DESMÜD, Türk değirmen sektörü makinecilerini bir araya getirerek, ‘birlikten güç doğar’ mantığıyla, üyelerinin ihtiyaçları nezdinde politikalar ortaya koyan, bu ihtiyaçları gidermek için faaliyet gösteren, dünyanın en güçlü derneklerinden biridir. Üyelerinin yıllık ihracatı 3,5 milyar doları bulan dünyadaki sınırlı sayıda derneklerden biriyiz. Dolayısıyla kıymetli derneğimizin hem sektörden hem de devletten aldığı destekleri önümüzdeki yıllarda da almaya devam edeceğini düşünmekteyiz. Özellikle sektörümüzün büyümesi ve dünyadaki liderliğini devam ettirmesi adına en büyük ihtiyacımız eğitimli mavi yaka ve beyaz yaka personel ihtiyacımızı karşılamaktır.
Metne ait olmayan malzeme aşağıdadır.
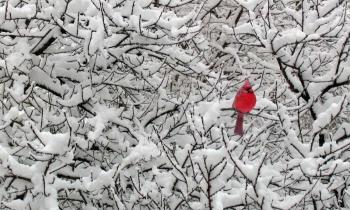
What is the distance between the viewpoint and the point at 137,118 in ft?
16.2

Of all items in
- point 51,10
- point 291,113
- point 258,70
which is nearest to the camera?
point 51,10

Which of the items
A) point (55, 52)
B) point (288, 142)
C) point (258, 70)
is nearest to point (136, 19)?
point (55, 52)

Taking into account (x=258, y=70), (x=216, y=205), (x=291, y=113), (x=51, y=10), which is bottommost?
(x=216, y=205)

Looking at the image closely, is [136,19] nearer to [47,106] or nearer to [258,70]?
[47,106]

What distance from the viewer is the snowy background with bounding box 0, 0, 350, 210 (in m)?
3.59

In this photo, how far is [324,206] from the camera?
4117 mm

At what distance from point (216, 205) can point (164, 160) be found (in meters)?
1.50

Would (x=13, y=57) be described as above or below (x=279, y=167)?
above

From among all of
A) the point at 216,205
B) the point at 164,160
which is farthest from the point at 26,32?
the point at 216,205

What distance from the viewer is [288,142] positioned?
14.4 ft

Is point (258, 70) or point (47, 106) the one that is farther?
point (258, 70)

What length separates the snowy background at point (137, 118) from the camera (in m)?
3.59

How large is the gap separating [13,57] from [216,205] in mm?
2252

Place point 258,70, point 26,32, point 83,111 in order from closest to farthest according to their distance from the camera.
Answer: point 26,32 < point 83,111 < point 258,70
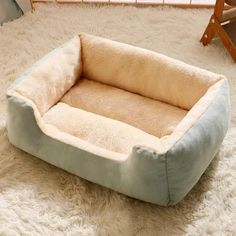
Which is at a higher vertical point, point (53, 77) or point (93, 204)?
point (53, 77)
Bu anlamda 2017 yılında Milli Eğitim Bakanlığı ile yapılan protokol uyarınca 3 şehirde meslek liselerinde değirmencilik bölümü ve Ankara’da mükemmeliyet merkezi açtık. Bu yıl YÖK ile yapacağımız görüşmeler neticesinde iki yıllık bir meslek yüksek okulu ve yüksek lisans programları açarak değirmenciliğe olan ilgi ve alakanın her geçen yıl arttığı bu dönemde mavi ve beyaz yaka personel ihtiyacımızı buralardan karşılamayı öngörüyoruz. Bunun dışında Ankara’da uluslararası bir kurs merkezi inşa etmeyi planlıyoruz. Dünyanın farklı ülkelerinden değirmencilere burada belirli periyotlarla sertifikalı kurslar vererek dünyanın dört bir yanında kurduğumuz fabrikalarımızın teknik personel ihtiyacını karşılamayı hedefliyoruz.